I wrote a series of papers on this last year. There are a lot of issues and variables at play here... that all affect the data. I don't have institutional access to the article right now, but some thoughts:
-- There is a standing about two models of care: The Anglo-American model providing for para-professional (EMT/Paramedic) assessment and basic field treatment with rapid extrication to a hospital with a doctor, and the Franco-German model bringing the expertise to the patient (MD/RN on scene, allowing for scene assessment and treatment, delaying transport to a hospital.
There is an argument that the real benefit from HEMS comes from bringing advanced personnel to the scene (APRNs, CCPs, etc), and that the actual rapid extrication (transport) matters less. Perhaps we should be delivering the advanced personnel and equipment via chopper and transporting by ground (with HEMS crew and equipment). I'm not sure I agree.

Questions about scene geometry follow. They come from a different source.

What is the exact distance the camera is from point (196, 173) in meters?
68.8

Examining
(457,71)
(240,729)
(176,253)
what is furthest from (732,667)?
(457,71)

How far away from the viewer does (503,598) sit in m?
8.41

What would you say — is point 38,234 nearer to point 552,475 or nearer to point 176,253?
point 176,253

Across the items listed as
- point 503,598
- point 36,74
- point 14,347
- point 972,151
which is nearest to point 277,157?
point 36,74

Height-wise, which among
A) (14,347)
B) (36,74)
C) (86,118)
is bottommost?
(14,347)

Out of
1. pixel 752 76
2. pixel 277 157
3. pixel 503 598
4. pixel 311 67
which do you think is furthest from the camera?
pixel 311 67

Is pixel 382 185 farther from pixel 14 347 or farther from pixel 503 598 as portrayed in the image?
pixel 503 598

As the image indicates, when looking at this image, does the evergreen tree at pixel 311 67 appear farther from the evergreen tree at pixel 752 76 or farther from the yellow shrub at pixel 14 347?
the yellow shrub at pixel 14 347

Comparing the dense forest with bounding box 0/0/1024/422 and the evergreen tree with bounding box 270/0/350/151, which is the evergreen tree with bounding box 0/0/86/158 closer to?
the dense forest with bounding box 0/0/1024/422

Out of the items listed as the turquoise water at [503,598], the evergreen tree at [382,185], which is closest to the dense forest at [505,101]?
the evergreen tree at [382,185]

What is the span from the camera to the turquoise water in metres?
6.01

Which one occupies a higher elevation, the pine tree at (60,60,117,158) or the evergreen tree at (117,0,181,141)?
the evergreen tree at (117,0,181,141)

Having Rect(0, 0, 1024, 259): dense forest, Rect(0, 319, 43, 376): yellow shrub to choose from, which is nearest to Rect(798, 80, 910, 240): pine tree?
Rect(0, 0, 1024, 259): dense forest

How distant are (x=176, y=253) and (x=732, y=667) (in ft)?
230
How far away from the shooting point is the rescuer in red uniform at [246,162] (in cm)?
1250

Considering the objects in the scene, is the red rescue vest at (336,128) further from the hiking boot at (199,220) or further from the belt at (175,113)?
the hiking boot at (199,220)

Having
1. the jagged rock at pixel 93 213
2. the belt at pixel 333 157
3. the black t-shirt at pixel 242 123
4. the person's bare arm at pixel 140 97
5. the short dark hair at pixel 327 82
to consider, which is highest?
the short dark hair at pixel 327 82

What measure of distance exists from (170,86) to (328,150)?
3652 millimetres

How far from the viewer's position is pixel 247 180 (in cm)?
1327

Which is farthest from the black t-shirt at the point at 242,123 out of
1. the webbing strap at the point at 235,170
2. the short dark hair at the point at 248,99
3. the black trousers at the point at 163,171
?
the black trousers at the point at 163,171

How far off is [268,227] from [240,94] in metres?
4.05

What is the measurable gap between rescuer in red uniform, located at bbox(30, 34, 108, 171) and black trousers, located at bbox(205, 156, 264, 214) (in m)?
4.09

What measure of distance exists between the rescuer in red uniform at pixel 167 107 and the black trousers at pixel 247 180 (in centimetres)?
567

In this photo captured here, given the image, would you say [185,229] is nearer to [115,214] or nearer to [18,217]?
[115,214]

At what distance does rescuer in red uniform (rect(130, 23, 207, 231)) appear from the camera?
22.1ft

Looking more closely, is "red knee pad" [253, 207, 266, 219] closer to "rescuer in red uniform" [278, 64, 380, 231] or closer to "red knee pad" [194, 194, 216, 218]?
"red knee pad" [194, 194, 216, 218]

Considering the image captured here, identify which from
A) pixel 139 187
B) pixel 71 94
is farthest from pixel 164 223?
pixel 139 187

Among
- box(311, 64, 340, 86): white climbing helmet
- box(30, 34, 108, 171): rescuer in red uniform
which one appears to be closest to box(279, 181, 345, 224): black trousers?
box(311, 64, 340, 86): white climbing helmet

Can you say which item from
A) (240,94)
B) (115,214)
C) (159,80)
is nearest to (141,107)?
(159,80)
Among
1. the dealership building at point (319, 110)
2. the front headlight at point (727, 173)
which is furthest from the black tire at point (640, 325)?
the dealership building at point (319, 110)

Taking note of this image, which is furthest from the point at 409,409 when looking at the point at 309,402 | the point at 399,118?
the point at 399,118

-- Depending on the region (and it's politics, among other things), HEMS providers have a strong incentive to be dispatched as often as possible (sometimes based on MOI only, for example in MVCs) and transport as often as possible (even if not medically necessary upon arrival). This doesn't support the rationalizations for HEMS, but certainly justifies the existence of the crew and expensive equipment, and the for-profit provider.
-- As far as I know (and as of about a year ago), there were no scientifically founded studies of Cost-Effectiveness.
-- The advantages of HEMS stem for the rare MCIs and large-scale events. They allow patients to receive a high level of care, and depending on management, allow the first (and sickest) patients at a scene to be transported first, and to a distant hospital, spreading the patient load and not overburdening the closest facilities. It's hard to quantify that in a single study.
In a case in Israel in June 2005, HEMS proved it's value following a fairly rural train accident in Revadim, Israel. 289 passengers were injured, and a total of 35 trauma victims were transported by air. The length of time between the first helicopter landing and completion of the air evacuation was 83 minutes. Subsequent journal discussions and analyses hailed this disaster as impressive management of evacuation, particularly the fact patients were evacuated to four Level I trauma centers 40-80 km from the scene—decreasing local burden on adjacent hospitals. The HEMS evacuations that occurred, happened rapidly, HEMS crewmembers triaged alongside ground responders, and crew compositions were adapted to manage the incident appropriately. (citations available upon request).
I have a lot of other sources and discussion points, but my internet is running out. I'll just clarify: I have not yet been proven of the benefits (or greater value) of much of HEMS. It remains the most expensive portion of prehospital care, and providers are more likely to die in the workplace in the country. Are these costs worth it, for a marginal improvement in patient outcomes?